(やること):
1: この説教のうち、「イースターおめでとうございま」を含む語句から写し始め、「経験を持っていると思います。」の後で止めて、その範囲を一字も変えずに書き写せ。
2: この説教によると、理性の限界を超えるものを思惟しないと明確にした哲学者は誰か。

(抜粋箇所):

------------------------

マルコによる福音書 16:09ー18
はじめに
私たちの父なる神と主イエス・キリストから、恵みと平安とがあなたがたにあるように。「事実」と「真実」
イースターおめでとうございます。主はここにいまさず!主の墓が空っぽであったことをマルコ福音書16章は告げています。しかし、お気づきになられたでしょうか。実は、本日の日課である9節から20節までは「結び一」と題され[](括弧)に入っています。つまり、この部分は後の時代に付加されたと考えられる部分なのです。マルコ福音書は本来は8節、墓が空っぽであった報告で終わっていた。そこに、復活の主のマグダラのマリアと二人の弟子たちへの自己顕現、11弟子の全世界への派遣、昇天といったことが加えられていったのです。このことは何を意味しているのでしょうか。本日は17節の「新しい言葉を語る」という言葉を心に留めながらみ言葉に聞いてまいりたいと思います。なぜ9節以下が付加されたのか。それは教会が「空の墓」以外の、それ以上の結びを必要としたということを意味しています。16章が8節で終わるとそこにはどうしても話が途中で終わったという印象が残ります。ふさわしい結びとは言えない。比喩的に捉えるなら、私たちの人生にもやはり結びが必要ということにもなりましょう。「主の墓が空っぽだった」という事実だけでは終わることができないのです。
遠藤周作は「事実」と「真実」を区別しつつ次のように語っています。「空っぽの墓というのは歴史的な事実であり、歴史学はそこまでしか証明できない。しかし復活とは、たとえ事実とは言えなくとも、弟子たちの心の中にキリストがよみがえったという信仰的な真実である」。復活のキリストを科学的に証明することはできません。それは人間の理性によって把捉可能な範囲を超えています。この中にはパウロのように直接復活のキリストと出会った人もいるかもしれませんが、私たちの多くは間接的に復活の主と出会っている。つまり、信仰の先達との出会いを通して復活のキリストを信じる者へと変えられてきたという経験を持っていると思います。
理性には限界があって、そのような限界を超えるものを思惟しないということを明確にしたのが哲学者のカントでした(『純粋理性批判』)。理性の働きは疑うということなのです。神の受肉にしても十字架にしても復活にしても、私たちは理解できないことをただ信じるのです。その意味では8節の「空の墓」から9節以降の「復活のキリストの自己顕現」にジャンプする、その間にある深淵こそが大切になります。初代教会はそのところを強調したかった。そして理性で把握できない「結び」、信仰によってしか受け入れられない真の「結び」を明示したのです。それはそれまでに一度も語られたことのない全く「新しい言葉」でした。

------------------------

(提供された項目):
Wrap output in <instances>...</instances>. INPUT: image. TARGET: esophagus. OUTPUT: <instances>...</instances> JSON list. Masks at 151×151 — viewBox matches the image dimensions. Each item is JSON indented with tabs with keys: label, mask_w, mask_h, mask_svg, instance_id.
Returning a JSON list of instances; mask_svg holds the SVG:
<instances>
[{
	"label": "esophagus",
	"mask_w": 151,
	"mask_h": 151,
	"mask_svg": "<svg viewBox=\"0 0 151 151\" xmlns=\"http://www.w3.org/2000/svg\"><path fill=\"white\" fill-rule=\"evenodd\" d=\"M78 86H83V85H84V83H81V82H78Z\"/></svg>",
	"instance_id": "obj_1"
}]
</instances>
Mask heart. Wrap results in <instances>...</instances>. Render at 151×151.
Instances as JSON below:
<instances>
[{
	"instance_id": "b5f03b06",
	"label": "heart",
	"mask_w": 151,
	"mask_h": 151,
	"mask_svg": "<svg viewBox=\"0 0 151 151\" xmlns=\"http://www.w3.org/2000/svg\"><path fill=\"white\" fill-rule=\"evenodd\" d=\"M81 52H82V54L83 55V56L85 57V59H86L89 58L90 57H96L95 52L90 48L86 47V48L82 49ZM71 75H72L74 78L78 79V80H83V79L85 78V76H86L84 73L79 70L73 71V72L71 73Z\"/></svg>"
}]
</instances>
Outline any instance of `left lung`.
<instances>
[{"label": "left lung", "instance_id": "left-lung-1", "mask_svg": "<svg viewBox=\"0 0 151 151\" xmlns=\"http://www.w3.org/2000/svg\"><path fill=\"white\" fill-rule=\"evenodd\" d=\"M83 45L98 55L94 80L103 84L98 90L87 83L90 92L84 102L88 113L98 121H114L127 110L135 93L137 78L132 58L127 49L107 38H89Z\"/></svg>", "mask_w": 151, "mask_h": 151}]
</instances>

------------------------

(演習の解答):
1:
イースターおめでとうございます。主はここにいまさず!主の墓が空っぽであったことをマルコ福音書16章は告げています。しかし、お気づきになられたでしょうか。実は、本日の日課である9節から20節までは「結び一」と題され[](括弧)に入っています。つまり、この部分は後の時代に付加されたと考えられる部分なのです。マルコ福音書は本来は8節、墓が空っぽであった報告で終わっていた。そこに、復活の主のマグダラのマリアと二人の弟子たちへの自己顕現、11弟子の全世界への派遣、昇天といったことが加えられていったのです。このことは何を意味しているのでしょうか。本日は17節の「新しい言葉を語る」という言葉を心に留めながらみ言葉に聞いてまいりたいと思います。なぜ9節以下が付加されたのか。それは教会が「空の墓」以外の、それ以上の結びを必要としたということを意味しています。16章が8節で終わるとそこにはどうしても話が途中で終わったという印象が残ります。ふさわしい結びとは言えない。比喩的に捉えるなら、私たちの人生にもやはり結びが必要ということにもなりましょう。「主の墓が空っぽだった」という事実だけでは終わることができないのです。
遠藤周作は「事実」と「真実」を区別しつつ次のように語っています。「空っぽの墓というのは歴史的な事実であり、歴史学はそこまでしか証明できない。しかし復活とは、たとえ事実とは言えなくとも、弟子たちの心の中にキリストがよみがえったという信仰的な真実である」。復活のキリストを科学的に証明することはできません。それは人間の理性によって把捉可能な範囲を超えています。この中にはパウロのように直接復活のキリストと出会った人もいるかもしれませんが、私たちの多くは間接的に復活の主と出会っている。つまり、信仰の先達との出会いを通して復活のキリストを信じる者へと変えられてきたという経験を持っていると思います。

2: カント(『純粋理性批判』)